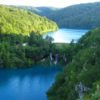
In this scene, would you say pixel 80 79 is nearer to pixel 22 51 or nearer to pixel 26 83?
pixel 26 83

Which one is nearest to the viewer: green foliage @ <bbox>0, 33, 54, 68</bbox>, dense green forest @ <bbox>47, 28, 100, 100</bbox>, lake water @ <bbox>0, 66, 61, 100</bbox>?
dense green forest @ <bbox>47, 28, 100, 100</bbox>

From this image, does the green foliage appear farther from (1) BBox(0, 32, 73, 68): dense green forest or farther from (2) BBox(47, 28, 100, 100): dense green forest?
(2) BBox(47, 28, 100, 100): dense green forest

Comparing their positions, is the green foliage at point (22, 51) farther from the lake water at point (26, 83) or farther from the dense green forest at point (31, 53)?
the lake water at point (26, 83)

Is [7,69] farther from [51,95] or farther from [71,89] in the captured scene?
[71,89]

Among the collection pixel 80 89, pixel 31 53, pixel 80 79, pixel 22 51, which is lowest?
pixel 31 53

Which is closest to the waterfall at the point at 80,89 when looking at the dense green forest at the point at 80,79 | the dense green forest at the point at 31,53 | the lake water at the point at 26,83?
the dense green forest at the point at 80,79

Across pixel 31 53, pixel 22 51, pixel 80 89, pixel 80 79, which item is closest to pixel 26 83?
pixel 22 51

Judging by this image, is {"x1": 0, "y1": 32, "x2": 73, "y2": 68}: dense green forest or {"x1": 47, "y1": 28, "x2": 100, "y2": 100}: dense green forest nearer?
{"x1": 47, "y1": 28, "x2": 100, "y2": 100}: dense green forest

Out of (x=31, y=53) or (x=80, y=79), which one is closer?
(x=80, y=79)

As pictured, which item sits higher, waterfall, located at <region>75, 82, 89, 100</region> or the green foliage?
waterfall, located at <region>75, 82, 89, 100</region>

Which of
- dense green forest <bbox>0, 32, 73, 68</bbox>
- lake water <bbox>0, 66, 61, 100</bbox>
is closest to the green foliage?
dense green forest <bbox>0, 32, 73, 68</bbox>
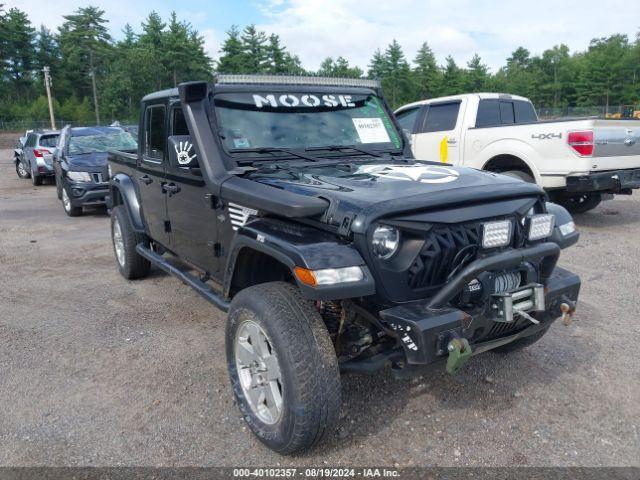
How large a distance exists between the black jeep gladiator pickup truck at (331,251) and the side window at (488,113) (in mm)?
5274

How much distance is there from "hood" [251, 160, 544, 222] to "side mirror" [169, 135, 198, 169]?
566mm

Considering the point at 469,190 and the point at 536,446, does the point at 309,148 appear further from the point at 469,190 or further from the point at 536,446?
the point at 536,446

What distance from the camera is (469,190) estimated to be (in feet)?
9.52

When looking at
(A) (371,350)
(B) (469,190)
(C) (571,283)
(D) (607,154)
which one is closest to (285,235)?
(A) (371,350)

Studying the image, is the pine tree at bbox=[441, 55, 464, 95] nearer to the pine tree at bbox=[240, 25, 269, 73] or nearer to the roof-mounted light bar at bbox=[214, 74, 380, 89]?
the pine tree at bbox=[240, 25, 269, 73]

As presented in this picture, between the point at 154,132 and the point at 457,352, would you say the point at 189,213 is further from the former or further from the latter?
the point at 457,352

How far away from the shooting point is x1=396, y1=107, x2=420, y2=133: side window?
9.48m

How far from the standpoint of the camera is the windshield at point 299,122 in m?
3.76

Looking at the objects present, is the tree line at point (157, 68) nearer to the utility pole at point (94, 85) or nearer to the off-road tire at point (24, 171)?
the utility pole at point (94, 85)

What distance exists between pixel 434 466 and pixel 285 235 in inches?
55.4

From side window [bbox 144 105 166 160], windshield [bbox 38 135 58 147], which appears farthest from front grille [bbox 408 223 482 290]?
windshield [bbox 38 135 58 147]

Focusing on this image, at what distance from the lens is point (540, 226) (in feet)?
10.00

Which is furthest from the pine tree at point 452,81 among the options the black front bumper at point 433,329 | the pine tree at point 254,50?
the black front bumper at point 433,329

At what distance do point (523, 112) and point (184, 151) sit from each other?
7.38 m
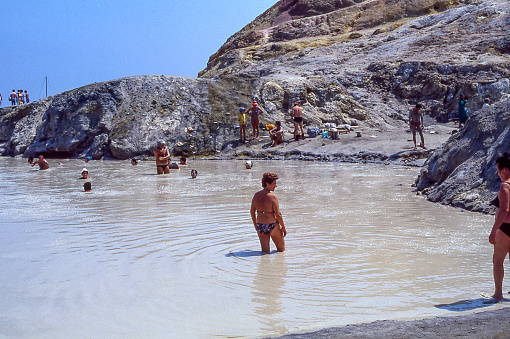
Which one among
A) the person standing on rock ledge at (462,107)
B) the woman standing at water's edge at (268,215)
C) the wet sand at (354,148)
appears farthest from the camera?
the person standing on rock ledge at (462,107)

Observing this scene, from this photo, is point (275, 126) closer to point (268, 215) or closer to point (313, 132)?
point (313, 132)

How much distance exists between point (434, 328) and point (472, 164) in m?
7.35

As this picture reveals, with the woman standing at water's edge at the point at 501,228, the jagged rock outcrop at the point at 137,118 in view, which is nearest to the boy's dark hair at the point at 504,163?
the woman standing at water's edge at the point at 501,228

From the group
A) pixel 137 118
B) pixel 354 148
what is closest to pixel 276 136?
pixel 354 148

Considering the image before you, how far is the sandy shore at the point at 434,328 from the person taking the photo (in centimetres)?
379

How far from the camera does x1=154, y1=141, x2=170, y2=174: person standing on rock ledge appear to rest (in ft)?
58.2

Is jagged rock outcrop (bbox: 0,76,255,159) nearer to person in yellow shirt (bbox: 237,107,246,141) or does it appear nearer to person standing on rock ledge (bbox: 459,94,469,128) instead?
person in yellow shirt (bbox: 237,107,246,141)

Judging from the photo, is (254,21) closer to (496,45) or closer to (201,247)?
(496,45)

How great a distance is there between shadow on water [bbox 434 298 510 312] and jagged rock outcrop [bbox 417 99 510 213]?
4.74 metres

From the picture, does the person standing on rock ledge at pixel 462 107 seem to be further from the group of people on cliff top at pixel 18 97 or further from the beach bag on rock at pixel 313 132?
the group of people on cliff top at pixel 18 97

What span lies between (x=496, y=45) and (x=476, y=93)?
5.30 meters

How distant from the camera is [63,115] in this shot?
96.3 feet

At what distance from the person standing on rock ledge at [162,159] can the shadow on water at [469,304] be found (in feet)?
45.0

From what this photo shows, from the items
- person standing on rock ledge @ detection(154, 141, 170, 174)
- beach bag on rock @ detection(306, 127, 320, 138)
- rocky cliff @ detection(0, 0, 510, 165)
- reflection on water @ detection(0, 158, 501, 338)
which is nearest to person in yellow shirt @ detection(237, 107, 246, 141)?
rocky cliff @ detection(0, 0, 510, 165)
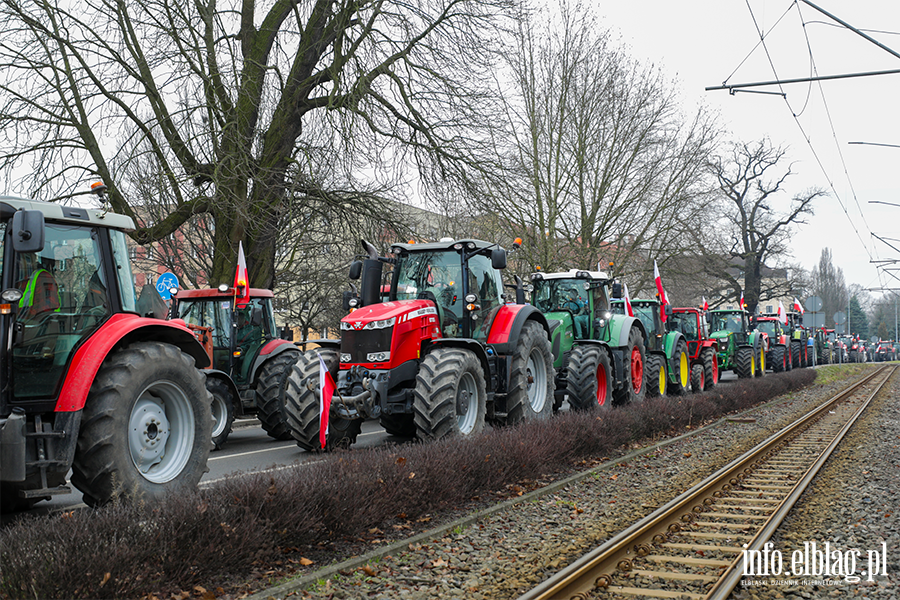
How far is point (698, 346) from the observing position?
72.6ft

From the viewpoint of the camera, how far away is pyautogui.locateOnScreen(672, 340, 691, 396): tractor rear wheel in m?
19.7

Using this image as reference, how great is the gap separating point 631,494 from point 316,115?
11199 millimetres

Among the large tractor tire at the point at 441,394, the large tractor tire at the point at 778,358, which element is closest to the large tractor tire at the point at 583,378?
the large tractor tire at the point at 441,394

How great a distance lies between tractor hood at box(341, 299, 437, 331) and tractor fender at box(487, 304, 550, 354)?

◆ **GOAL**:
Convert every line of the records above into a JSON list of strings, one string per line, and omit blank lines. Leave the pictures out.

◆ **ANSWER FOR THE TASK**:
[
  "In this scene, would you say pixel 80 79 is nearer to pixel 22 51 or nearer to pixel 26 83?",
  "pixel 26 83",
  "Which one is nearest to the viewer: green foliage @ <bbox>0, 33, 54, 68</bbox>, dense green forest @ <bbox>47, 28, 100, 100</bbox>, lake water @ <bbox>0, 66, 61, 100</bbox>?",
  "dense green forest @ <bbox>47, 28, 100, 100</bbox>",
  "From this image, does the green foliage appear farther from (1) BBox(0, 32, 73, 68): dense green forest or farther from (2) BBox(47, 28, 100, 100): dense green forest?",
  "(2) BBox(47, 28, 100, 100): dense green forest",
  "Comparing their positions, is the green foliage at point (22, 51) farther from the lake water at point (26, 83) or farther from the dense green forest at point (31, 53)?",
  "the lake water at point (26, 83)",
  "Is [7,69] farther from [51,95] or farther from [71,89] in the captured scene?",
  "[71,89]",
  "Among the collection pixel 80 89, pixel 31 53, pixel 80 79, pixel 22 51, which is lowest?",
  "pixel 31 53",
  "Which is closest to the waterfall at the point at 80,89 when looking at the dense green forest at the point at 80,79 | the dense green forest at the point at 31,53 | the lake water at the point at 26,83?",
  "the dense green forest at the point at 80,79",
  "Across pixel 31 53, pixel 22 51, pixel 80 89, pixel 80 79, which item is closest to pixel 26 83?",
  "pixel 22 51",
  "Judging by this image, is {\"x1\": 0, \"y1\": 32, \"x2\": 73, \"y2\": 68}: dense green forest or {\"x1\": 47, \"y1\": 28, \"x2\": 100, \"y2\": 100}: dense green forest nearer?",
  "{\"x1\": 47, \"y1\": 28, \"x2\": 100, \"y2\": 100}: dense green forest",
  "Out of (x=31, y=53) or (x=80, y=79), which one is closer?",
  "(x=80, y=79)",
  "As pictured, which item sits higher, waterfall, located at <region>75, 82, 89, 100</region> or the green foliage?",
  "waterfall, located at <region>75, 82, 89, 100</region>",
  "Which of",
  "- dense green forest <bbox>0, 32, 73, 68</bbox>",
  "- lake water <bbox>0, 66, 61, 100</bbox>",
  "is closest to the green foliage?",
  "dense green forest <bbox>0, 32, 73, 68</bbox>",
  "How large a distance exists between the black jeep gladiator pickup truck at (331,251) and the side window at (488,113) (in mm)?",
  "5274",
  "How much distance is there from \"hood\" [251, 160, 544, 222] to \"side mirror\" [169, 135, 198, 169]?",
  "566mm",
  "Considering the point at 469,190 and the point at 536,446, does the point at 309,148 appear further from the point at 469,190 or further from the point at 536,446?",
  "the point at 536,446",
  "What distance from the camera is (469,190) estimated to be (in feet)?",
  "9.52",
  "When looking at",
  "(A) (371,350)",
  "(B) (469,190)",
  "(C) (571,283)",
  "(D) (607,154)",
  "which one is closest to (285,235)?",
  "(A) (371,350)",
  "Studying the image, is the pine tree at bbox=[441, 55, 464, 95] nearer to the pine tree at bbox=[240, 25, 269, 73] or nearer to the roof-mounted light bar at bbox=[214, 74, 380, 89]?",
  "the pine tree at bbox=[240, 25, 269, 73]",
  "As presented in this picture, between the point at 154,132 and the point at 457,352, would you say the point at 189,213 is further from the former or further from the latter?",
  "the point at 457,352",
  "How far away from the shooting point is x1=396, y1=107, x2=420, y2=133: side window?",
  "9.48m",
  "How far from the standpoint of the camera is the windshield at point 299,122 in m?",
  "3.76",
  "Looking at the objects present, is the tree line at point (157, 68) nearer to the utility pole at point (94, 85) or nearer to the off-road tire at point (24, 171)?",
  "the utility pole at point (94, 85)",
  "What distance exists between pixel 434 466 and pixel 285 235 in inches?",
  "55.4",
  "From side window [bbox 144 105 166 160], windshield [bbox 38 135 58 147], which appears farthest from front grille [bbox 408 223 482 290]?",
  "windshield [bbox 38 135 58 147]",
  "Focusing on this image, at what distance from the lens is point (540, 226) (in feet)?",
  "10.00",
  "Which is furthest from the pine tree at point 452,81 among the options the black front bumper at point 433,329 | the pine tree at point 254,50?",
  "the black front bumper at point 433,329",
  "At what distance do point (523, 112) and point (184, 151) sit from each other?",
  "7.38 m",
  "Which one among",
  "A) the person standing on rock ledge at (462,107)",
  "B) the woman standing at water's edge at (268,215)",
  "C) the wet sand at (354,148)",
  "appears farthest from the camera?",
  "the person standing on rock ledge at (462,107)",
  "Observing this scene, from this photo, is point (275, 126) closer to point (268, 215) or closer to point (313, 132)?",
  "point (313, 132)",
  "How much distance exists between point (434, 328) and point (472, 164) in m?",
  "7.35",
  "As this picture reveals, with the woman standing at water's edge at the point at 501,228, the jagged rock outcrop at the point at 137,118 in view, which is nearest to the boy's dark hair at the point at 504,163?",
  "the woman standing at water's edge at the point at 501,228",
  "From the group",
  "A) pixel 137 118",
  "B) pixel 354 148",
  "what is closest to pixel 276 136?",
  "pixel 354 148",
  "Considering the image before you, how far is the sandy shore at the point at 434,328 from the person taking the photo (in centimetres)?",
  "379",
  "How far from the camera does x1=154, y1=141, x2=170, y2=174: person standing on rock ledge appear to rest (in ft)?",
  "58.2",
  "Is jagged rock outcrop (bbox: 0,76,255,159) nearer to person in yellow shirt (bbox: 237,107,246,141) or does it appear nearer to person standing on rock ledge (bbox: 459,94,469,128) instead?",
  "person in yellow shirt (bbox: 237,107,246,141)",
  "Judging from the photo, is (254,21) closer to (496,45) or closer to (201,247)?",
  "(496,45)",
  "How great a distance is there between shadow on water [bbox 434 298 510 312] and jagged rock outcrop [bbox 417 99 510 213]?",
  "4.74 metres",
  "From the picture, does the person standing on rock ledge at pixel 462 107 seem to be further from the group of people on cliff top at pixel 18 97 or further from the beach bag on rock at pixel 313 132?",
  "the group of people on cliff top at pixel 18 97",
  "What span lies between (x=496, y=45) and (x=476, y=93)?",
  "5.30 meters",
  "How distant from the camera is [63,115] in this shot?",
  "96.3 feet",
  "At what distance from the person standing on rock ledge at [162,159] can the shadow on water at [469,304] be found (in feet)?",
  "45.0",
  "From what this photo shows, from the items",
  "- person standing on rock ledge @ detection(154, 141, 170, 174)",
  "- beach bag on rock @ detection(306, 127, 320, 138)",
  "- rocky cliff @ detection(0, 0, 510, 165)",
  "- reflection on water @ detection(0, 158, 501, 338)",
  "which is nearest to person in yellow shirt @ detection(237, 107, 246, 141)?",
  "rocky cliff @ detection(0, 0, 510, 165)",
  "How far is point (698, 346) from the observing position?",
  "72.6ft",
  "From the viewpoint of the camera, how far away is pyautogui.locateOnScreen(672, 340, 691, 396): tractor rear wheel in m?",
  "19.7",
  "Using this image as reference, how great is the gap separating point 631,494 from point 316,115?",
  "11199 millimetres",
  "Among the large tractor tire at the point at 441,394, the large tractor tire at the point at 778,358, which element is closest to the large tractor tire at the point at 583,378?",
  "the large tractor tire at the point at 441,394",
  "How great a distance lies between tractor hood at box(341, 299, 437, 331) and tractor fender at box(487, 304, 550, 354)?"
]